-- ФРАГМЕНТ ДОКУМЕНТА --
Но поскольку имя христианина стало слишком общим, чтобы выразить нашу веру — ведь существует география религии, так же как и земель, — я принадлежу к той реформированной, обновленной религии, в которой мне не нравится ничего, кроме названия: той же веры, которой учил наш Спаситель, которую распространяли апостолы, которую санкционировали отцы и подтвердили мученики; но из-за зловещих целей принцев, амбиций и алчности прелатов и фатальной испорченности времен, она настолько пришла в упадок, ослабла и пала со своей природной красоты, что потребовала заботливых и милосердных рук этих времен, чтобы восстановить ее в первозданной целостности.
Тем не менее, я не стою на острие меча с теми, кто предпочел бы беспорядочно сохранить все, чем сократить что-либо, и упрямо быть тем, что они есть, чем тем, чем они были. Мы реформировались от них, а не против них, ибо между нами есть одно общее имя и название, одна вера и необходимый корпус принципов, общих для нас обоих; и поэтому я не стесняюсь общаться и жить с ними, входить в их церкви в отсутствие наших и либо молиться с ними, либо за них.
Я естественно склонен к тому, что ошибочное рвение называет суеверием; во время своих молитв я люблю использовать вежливость своего колена, своей шляпы, своей руки, со всеми теми внешними и чувственными движениями, которые могут выразить или способствовать моей невидимой преданности. При виде распятия я могу обойтись без шляпы, но едва ли без мысли или памяти о моем Спасителе. Я никогда не мог слышать колокол Ave-Mary без молитвы или считать достаточным оправданием, потому что они ошиблись в одном обстоятельстве, чтобы мне ошибаться во всем — то есть в молчании и немом презрении.

-- ИСХОДНЫЕ ДАННЫЕ --

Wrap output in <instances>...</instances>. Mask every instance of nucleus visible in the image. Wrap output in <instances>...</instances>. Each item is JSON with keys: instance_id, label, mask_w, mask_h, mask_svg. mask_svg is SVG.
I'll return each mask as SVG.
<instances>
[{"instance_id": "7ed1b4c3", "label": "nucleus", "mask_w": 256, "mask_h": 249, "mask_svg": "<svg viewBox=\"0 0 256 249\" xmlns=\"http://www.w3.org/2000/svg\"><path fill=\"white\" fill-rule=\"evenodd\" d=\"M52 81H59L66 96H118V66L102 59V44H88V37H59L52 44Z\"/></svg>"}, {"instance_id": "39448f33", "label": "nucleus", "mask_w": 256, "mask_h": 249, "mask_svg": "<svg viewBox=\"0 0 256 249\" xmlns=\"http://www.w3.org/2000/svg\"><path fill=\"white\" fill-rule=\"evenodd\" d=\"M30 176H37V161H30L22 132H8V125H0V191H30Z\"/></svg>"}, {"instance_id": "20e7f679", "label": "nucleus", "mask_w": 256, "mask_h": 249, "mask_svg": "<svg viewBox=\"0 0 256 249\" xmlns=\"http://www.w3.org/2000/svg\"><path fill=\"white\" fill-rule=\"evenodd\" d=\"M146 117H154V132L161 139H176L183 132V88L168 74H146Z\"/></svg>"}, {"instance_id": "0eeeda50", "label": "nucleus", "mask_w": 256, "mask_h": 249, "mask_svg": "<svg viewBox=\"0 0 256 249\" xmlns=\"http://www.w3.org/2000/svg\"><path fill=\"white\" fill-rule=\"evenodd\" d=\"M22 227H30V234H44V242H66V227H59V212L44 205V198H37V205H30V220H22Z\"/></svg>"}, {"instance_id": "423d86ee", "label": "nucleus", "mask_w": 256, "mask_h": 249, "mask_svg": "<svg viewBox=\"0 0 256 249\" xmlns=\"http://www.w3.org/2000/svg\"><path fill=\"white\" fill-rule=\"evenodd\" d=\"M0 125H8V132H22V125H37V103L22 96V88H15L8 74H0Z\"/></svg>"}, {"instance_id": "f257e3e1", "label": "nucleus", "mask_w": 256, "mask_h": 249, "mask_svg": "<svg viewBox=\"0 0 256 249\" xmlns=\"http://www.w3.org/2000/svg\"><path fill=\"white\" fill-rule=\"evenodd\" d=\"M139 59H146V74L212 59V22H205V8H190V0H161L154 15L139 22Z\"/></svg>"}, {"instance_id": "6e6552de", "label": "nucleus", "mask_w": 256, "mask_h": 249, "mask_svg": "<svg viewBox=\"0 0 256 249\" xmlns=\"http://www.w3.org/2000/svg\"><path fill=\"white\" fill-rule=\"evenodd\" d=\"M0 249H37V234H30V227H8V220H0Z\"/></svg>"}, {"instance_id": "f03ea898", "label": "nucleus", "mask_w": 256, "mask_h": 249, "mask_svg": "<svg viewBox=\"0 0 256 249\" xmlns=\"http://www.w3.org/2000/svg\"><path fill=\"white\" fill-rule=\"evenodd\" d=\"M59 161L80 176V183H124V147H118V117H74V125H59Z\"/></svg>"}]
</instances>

-- ЧАСТИ УПРАЖНЕНИЯ --
[1] Перескажите короче или списком абзац текста о вере, начинающийся словами «Тем не менее, я не стою», сохранив его главные факты.
[2] Перепишите слово в слово отрывок из текста о вере: начните со слов «Тем не менее, я» и остановитесь после слов «либо за них.».

-- ОТВЕТЫ ПО ПОРЯДКУ --
[1]
- Я не враждую с теми, кто предпочел бы беспорядочно сохранить все, чем что-либо сократить, и упрямо оставаться тем, что они есть.
- Мы реформировались от них, а не против них.
- У нас общее имя, одна вера и общий корпус необходимых принципов.
- Поэтому я без стеснения общаюсь и живу с ними, вхожу в их церкви, когда наших нет, и молюсь с ними или за них.

[2]
Тем не менее, я не стою на острие меча с теми, кто предпочел бы беспорядочно сохранить все, чем сократить что-либо, и упрямо быть тем, что они есть, чем тем, чем они были. Мы реформировались от них, а не против них, ибо между нами есть одно общее имя и название, одна вера и необходимый корпус принципов, общих для нас обоих; и поэтому я не стесняюсь общаться и жить с ними, входить в их церкви в отсутствие наших и либо молиться с ними, либо за них.